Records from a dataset
****************************************

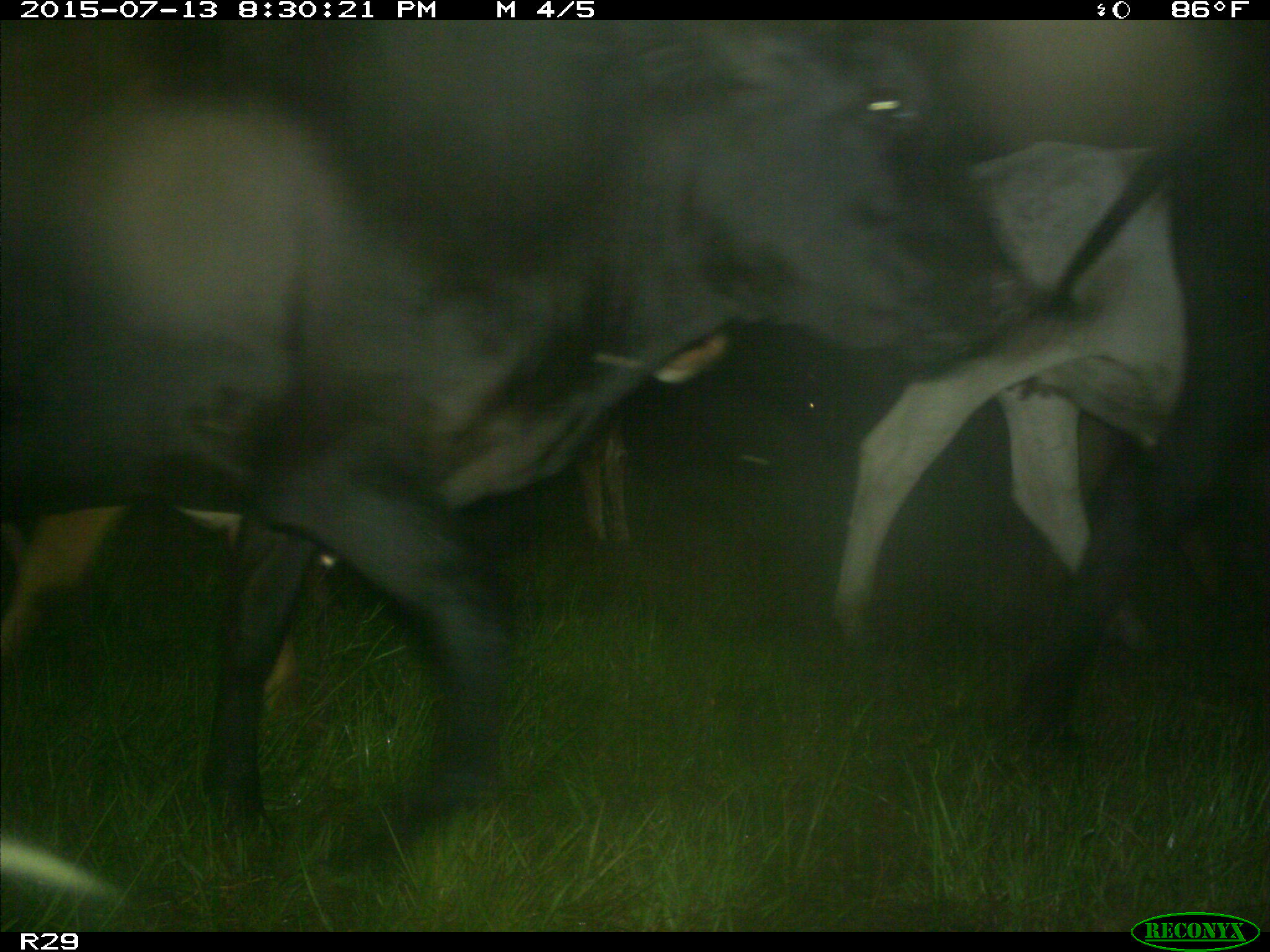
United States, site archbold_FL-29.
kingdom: Animalia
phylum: Chordata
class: Mammalia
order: Artiodactyla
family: Bovidae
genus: Bos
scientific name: Bos taurus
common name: domestic cow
Bos taurus (domestic cow).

****************************************

REQUIRED ACTION:
An exact copy of all the entries is required, and it must contain no pictures.

SOLUTION FOR THIS PROBLEM:
United States, site archbold_FL-29.
kingdom: Animalia
phylum: Chordata
class: Mammalia
order: Artiodactyla
family: Bovidae
genus: Bos
scientific name: Bos taurus
common name: domestic cow
Bos taurus (domestic cow).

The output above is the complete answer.